Friday, November 19, 2021

Three Great Books by Francine Prose

 The Vixen 

At his first job as a slush-pile editor, Simon, a young Jewish man grapples with fallout from the execution of Julius and Ethel Rosenberg.  Should he help bring to market a book that portrays Ethel as a seductive, greedy, and fully complicit traitor?  As Simon's anxiety grows, the truth becomes ever harder to pin down.  

Prose forces us to confront our own desires for approval, money, and influence, and see our complicity in the lies perpetuated by those who will benefit from them most. 

Lovers at the Chameleon Club

The author traces the life of a young woman named Lou before and during the Nazi occupation of Paris.  Her parents find her baffling; repulsed by her lack of feminine impulses, they send her away.  She begins to dress in men's clothing, and finds herself at the Chameleon Club, a haven for cross-dressers, homosexuals, and other social pariahs.  She finally achieves some notoriety as an athlete and race-car driver, and some degree of affection from a series of lovers. But she ends up famous for something else: her prowess at torturing French resistors.  

Prose examines Lou's life in an an attempt to answer the ultimate question: what causes one human being to dehumanize and torture her own people?

A Changed Man

A skinhead named Nolan shows up at a nonprofit developed by a Jewish holocaust survivor; Nolan insists he's changed and wants to keep others from making the same mistakes he did.  Lickety split, he's become the new poster boy for the financially strapped organization.  The question is, is he telling the truth?  And even if he isn't, who exactly is using whom?

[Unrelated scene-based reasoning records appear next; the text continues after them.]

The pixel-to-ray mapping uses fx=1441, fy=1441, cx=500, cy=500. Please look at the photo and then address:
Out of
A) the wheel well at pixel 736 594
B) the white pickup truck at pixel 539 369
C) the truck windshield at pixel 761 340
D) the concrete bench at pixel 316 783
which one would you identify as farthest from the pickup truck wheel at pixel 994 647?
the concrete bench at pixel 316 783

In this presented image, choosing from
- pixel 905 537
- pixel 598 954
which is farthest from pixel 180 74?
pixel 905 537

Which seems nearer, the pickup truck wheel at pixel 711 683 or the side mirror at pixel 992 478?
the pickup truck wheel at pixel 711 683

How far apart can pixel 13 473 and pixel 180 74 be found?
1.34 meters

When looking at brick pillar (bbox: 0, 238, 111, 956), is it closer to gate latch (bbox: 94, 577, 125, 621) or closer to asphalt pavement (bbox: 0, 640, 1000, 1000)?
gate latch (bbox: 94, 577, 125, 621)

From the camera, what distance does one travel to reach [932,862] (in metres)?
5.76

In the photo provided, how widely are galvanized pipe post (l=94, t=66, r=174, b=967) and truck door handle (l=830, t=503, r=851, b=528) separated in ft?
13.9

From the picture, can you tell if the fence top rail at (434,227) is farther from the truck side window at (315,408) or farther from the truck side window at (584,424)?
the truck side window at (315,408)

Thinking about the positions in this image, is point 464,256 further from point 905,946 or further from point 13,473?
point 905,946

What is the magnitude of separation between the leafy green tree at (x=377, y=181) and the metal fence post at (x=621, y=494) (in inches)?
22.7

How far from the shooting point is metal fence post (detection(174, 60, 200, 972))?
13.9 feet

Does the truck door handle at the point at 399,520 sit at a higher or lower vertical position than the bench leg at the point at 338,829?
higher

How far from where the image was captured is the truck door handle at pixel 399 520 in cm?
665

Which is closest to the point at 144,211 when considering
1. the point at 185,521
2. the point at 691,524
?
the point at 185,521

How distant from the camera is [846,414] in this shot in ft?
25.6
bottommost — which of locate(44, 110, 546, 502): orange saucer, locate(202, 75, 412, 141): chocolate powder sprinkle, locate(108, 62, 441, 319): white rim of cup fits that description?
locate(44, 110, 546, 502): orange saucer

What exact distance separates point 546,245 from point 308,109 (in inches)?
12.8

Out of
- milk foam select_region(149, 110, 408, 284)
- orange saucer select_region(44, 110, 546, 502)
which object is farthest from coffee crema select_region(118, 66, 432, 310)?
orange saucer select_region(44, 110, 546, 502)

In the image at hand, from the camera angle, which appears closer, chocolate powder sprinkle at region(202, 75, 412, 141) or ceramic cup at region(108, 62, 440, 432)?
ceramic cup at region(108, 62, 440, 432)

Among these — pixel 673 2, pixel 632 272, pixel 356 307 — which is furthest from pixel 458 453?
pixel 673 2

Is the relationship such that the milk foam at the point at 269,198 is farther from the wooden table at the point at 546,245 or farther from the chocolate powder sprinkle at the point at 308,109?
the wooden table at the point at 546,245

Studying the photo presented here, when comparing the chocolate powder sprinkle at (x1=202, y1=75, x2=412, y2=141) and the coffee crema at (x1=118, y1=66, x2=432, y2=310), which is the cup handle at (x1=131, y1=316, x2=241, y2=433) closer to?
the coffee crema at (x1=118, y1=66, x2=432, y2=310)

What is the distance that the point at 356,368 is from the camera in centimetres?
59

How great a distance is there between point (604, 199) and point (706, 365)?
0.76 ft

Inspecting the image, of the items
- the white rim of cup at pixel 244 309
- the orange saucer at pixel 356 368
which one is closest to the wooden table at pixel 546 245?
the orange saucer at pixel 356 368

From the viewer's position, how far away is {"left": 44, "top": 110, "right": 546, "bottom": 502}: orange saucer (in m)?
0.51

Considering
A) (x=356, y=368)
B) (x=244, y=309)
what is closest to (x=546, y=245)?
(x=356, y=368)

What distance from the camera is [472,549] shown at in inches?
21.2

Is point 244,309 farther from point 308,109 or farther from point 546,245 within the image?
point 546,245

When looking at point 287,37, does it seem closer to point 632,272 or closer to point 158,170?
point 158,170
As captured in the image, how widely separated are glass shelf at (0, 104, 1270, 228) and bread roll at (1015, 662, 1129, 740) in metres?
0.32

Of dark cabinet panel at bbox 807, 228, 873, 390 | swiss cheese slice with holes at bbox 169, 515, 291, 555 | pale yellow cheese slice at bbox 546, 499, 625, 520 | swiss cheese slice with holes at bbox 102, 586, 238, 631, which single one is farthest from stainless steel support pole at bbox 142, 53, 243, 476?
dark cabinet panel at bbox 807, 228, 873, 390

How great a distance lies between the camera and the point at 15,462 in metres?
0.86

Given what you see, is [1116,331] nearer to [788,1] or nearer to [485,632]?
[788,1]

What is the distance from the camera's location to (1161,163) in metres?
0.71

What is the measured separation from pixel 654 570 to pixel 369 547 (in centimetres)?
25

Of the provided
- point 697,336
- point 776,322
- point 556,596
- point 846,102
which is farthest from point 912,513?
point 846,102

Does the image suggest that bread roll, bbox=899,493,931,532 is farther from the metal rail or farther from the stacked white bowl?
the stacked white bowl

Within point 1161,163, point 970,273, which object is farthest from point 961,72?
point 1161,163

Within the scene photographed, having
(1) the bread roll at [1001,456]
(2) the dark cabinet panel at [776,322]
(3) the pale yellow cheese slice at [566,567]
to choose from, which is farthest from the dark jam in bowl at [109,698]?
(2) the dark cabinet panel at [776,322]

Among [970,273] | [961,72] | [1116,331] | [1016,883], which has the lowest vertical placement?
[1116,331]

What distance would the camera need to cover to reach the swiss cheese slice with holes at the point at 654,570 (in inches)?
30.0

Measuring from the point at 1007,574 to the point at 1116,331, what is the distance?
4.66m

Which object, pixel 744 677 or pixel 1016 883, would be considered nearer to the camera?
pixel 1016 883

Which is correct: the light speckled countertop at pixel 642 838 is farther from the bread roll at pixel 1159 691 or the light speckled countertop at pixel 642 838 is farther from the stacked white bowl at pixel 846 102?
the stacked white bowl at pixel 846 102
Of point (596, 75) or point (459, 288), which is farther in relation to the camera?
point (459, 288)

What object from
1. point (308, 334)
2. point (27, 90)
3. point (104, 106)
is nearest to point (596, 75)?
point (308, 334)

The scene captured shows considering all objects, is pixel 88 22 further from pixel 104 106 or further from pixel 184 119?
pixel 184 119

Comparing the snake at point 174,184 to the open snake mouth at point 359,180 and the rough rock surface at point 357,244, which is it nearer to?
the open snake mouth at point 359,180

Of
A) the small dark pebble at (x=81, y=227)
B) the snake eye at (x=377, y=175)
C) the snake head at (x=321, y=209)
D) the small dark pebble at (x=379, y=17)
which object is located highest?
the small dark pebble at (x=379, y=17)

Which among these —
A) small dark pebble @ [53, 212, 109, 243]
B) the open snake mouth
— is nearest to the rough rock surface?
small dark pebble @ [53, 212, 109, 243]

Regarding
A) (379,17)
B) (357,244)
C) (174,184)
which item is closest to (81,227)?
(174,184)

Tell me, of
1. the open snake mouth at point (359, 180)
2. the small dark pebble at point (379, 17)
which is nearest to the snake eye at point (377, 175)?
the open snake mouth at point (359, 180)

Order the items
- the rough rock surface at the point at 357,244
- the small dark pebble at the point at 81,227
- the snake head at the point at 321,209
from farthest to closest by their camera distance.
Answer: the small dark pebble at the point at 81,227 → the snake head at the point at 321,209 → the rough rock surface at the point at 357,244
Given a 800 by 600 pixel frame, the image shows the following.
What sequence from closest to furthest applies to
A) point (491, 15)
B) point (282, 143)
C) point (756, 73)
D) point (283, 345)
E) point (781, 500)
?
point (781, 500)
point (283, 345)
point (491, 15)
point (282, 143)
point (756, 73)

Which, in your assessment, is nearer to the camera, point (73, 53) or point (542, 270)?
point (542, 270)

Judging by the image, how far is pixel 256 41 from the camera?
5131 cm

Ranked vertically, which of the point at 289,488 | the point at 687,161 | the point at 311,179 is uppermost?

Pretty soon the boundaries between skinheads and middle-class do-gooders begin to break down.  Are we really so different?  Are any of us truly free from prejudice and self-seeking?   Prose pokes fun at skinheads who spout violence but never leave their own living rooms, and our PC selves, so intent on doing good that we can't see the less-than-noble attitudes brewing in our own households.